Excerpted text:
CRAIGSLIST ASPIRES to be the nation’s bulletin board. It bills itself as a public service. It also draws a lot of revenue from “adult services,’’ which are often a thin mask for prostitution. Many other web sites and publications run such ads. But Craigslist’s unique national status — with more than 400 local US sites and a national brand name — appropriately makes it a bigger target.
Now, state attorney generals from across the country, including Massachusetts’ Martha Coakley, are asking Craigslist to voluntarily take down its adult services section. Coakley has also said that it might be time to revisit the 1996 Communications Decency Act, which prevents sites like Craigslist from being legally liable for user-generated content. Changing the law would be difficult, and raise legitimate concerns about censorship. It would be far better for Craigslist to comply with the AGs’ reasonable request.

About this task:
Duplicate the passage of the Craigslist editorial from "Now, state attorney" to "AGs’ reasonable request.". Rely on the editorial text alone, without outside sources.

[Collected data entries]
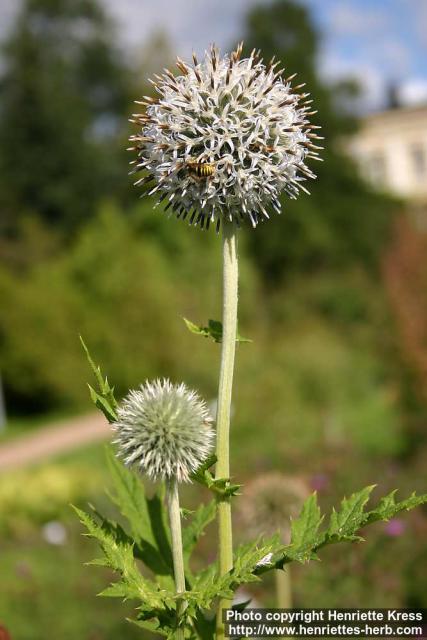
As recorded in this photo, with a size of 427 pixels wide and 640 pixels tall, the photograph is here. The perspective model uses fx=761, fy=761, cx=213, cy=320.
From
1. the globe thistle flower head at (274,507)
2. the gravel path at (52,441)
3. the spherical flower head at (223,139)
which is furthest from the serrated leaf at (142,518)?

Your solution:
Now, state attorney generals from across the country, including Massachusetts’ Martha Coakley, are asking Craigslist to voluntarily take down its adult services section. Coakley has also said that it might be time to revisit the 1996 Communications Decency Act, which prevents sites like Craigslist from being legally liable for user-generated content. Changing the law would be difficult, and raise legitimate concerns about censorship. It would be far better for Craigslist to comply with the AGs’ reasonable request.